→ **REQUIRED ACTION**
Stop at the line containing "Бронхи и альвеолы лёгких": write out every line from the beginning of the entries up to and including it, minus the pictures.

*** Opening of INFORMATION SHOWN ***

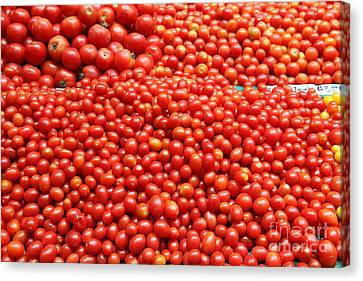 A Variety Of Fresh Tomatoes - 5d17833 Canvas Print by Wingsdomain Art and Photography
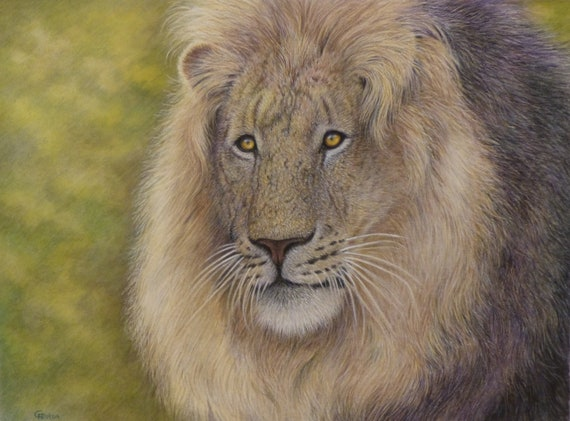 Original wildlife art, Lion by Gillian Heaton, detailed professional coloured pencil work, colored pencil painting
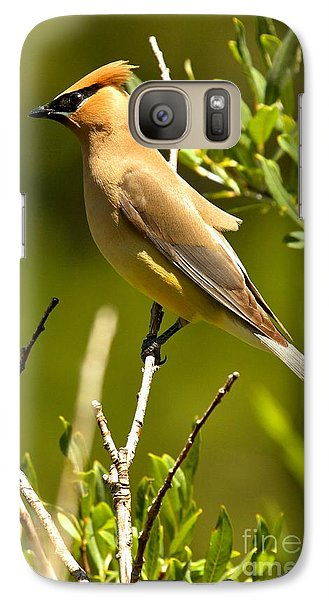 Cedar Waxing Galaxy S7 Case - Perfectly Perched by Adam Jewell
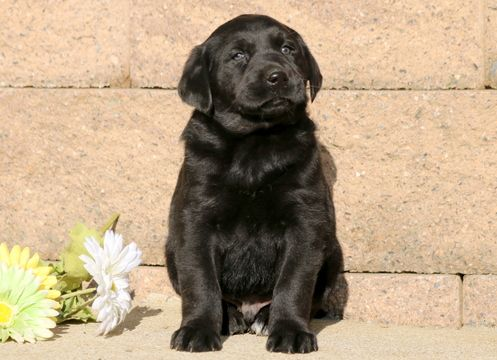 Labrador Retriever puppy for sale in MOUNT JOY, PA. ADN-53262 on PuppyFinder.com Gender: Male. Age: 6 Weeks Old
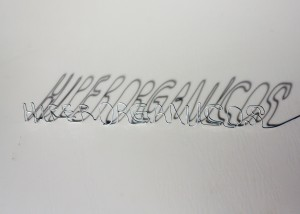 hiperorgs (1)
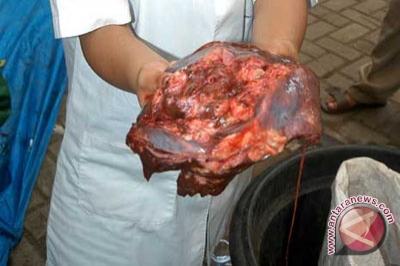Joroknya orang Bantul, Cuci Daging di Selokan Dianggap Biasa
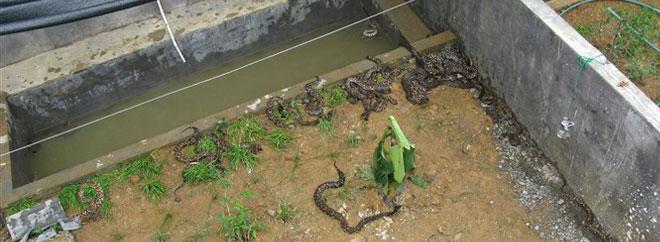 蛇类养殖示范基地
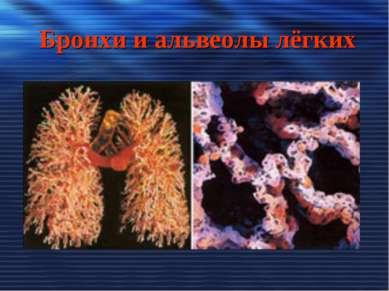 Бронхи и альвеолы лёгких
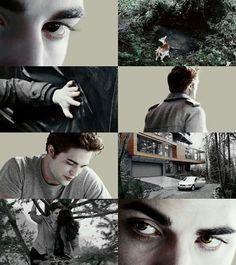 'the twilight saga' characters Twilight Poster, Twilight Quotes, Twilight Saga Series, Twilight New Moon, Twilight Pictures, Twilight Series, Twilight Movie, Edward E Bella, Twilight Bella And Edward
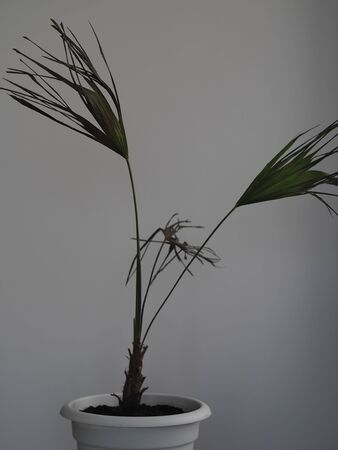 Brochea palm at home. Negative conditions. Dried leaves. Not enough moisture.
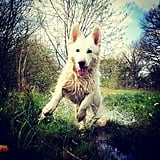 If there was ever a dog equivalent of Tom Cruise, then this is it. Hero is a White German Shepherd who makes action shots look easy.  Source: Instagram user handsomemike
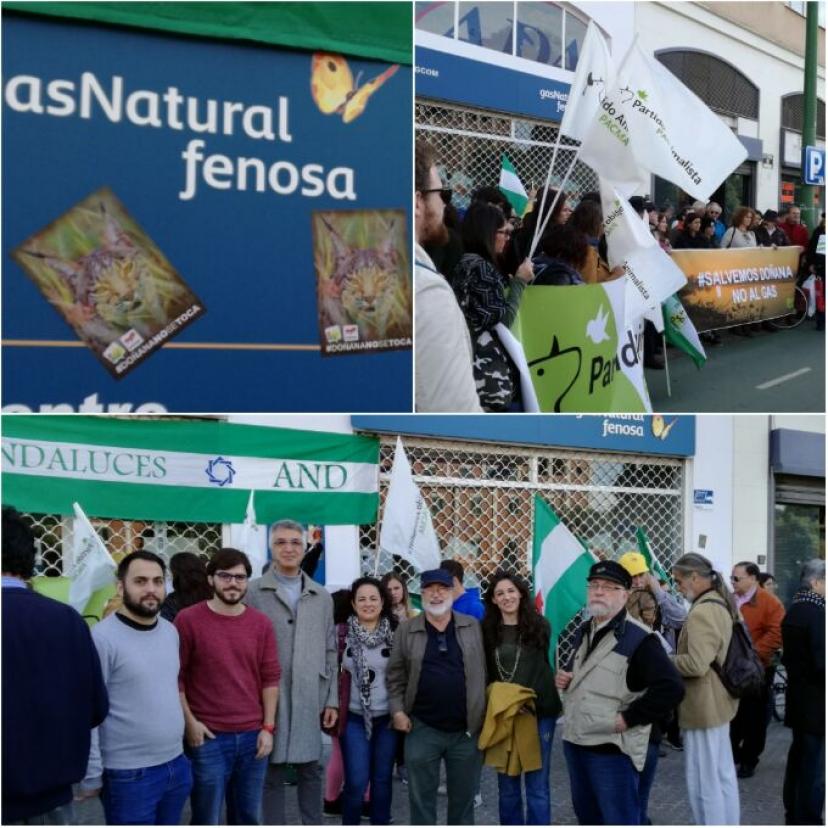 Decimos #DoñanaNoSeToca ante las oficinas de Gas Natural en Sevilla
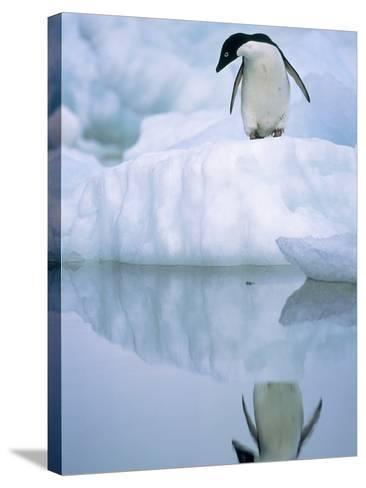 Adelie Penguin on Ice Floe-Theo Allofs-Stretched Canvas Print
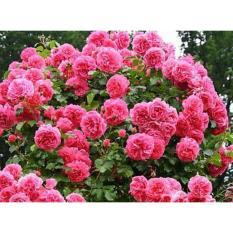 Hạt giống hoa hồng leo Pháp MANA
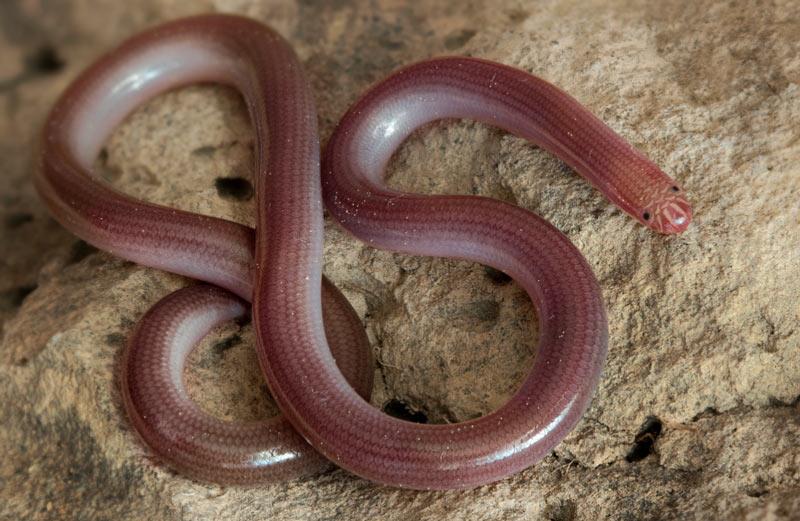 Змеи Кавказа: Червеобразная слепозмейка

*** Close of INFORMATION SHOWN ***

→ **RESPONSE TO THE EXERCISE**
 A Variety Of Fresh Tomatoes - 5d17833 Canvas Print by Wingsdomain Art and Photography
 Original wildlife art, Lion by Gillian Heaton, detailed professional coloured pencil work, colored pencil painting
 Cedar Waxing Galaxy S7 Case - Perfectly Perched by Adam Jewell
 Labrador Retriever puppy for sale in MOUNT JOY, PA. ADN-53262 on PuppyFinder.com Gender: Male. Age: 6 Weeks Old
 hiperorgs (1)
Joroknya orang Bantul, Cuci Daging di Selokan Dianggap Biasa
 蛇类养殖示范基地
 Бронхи и альвеолы лёгких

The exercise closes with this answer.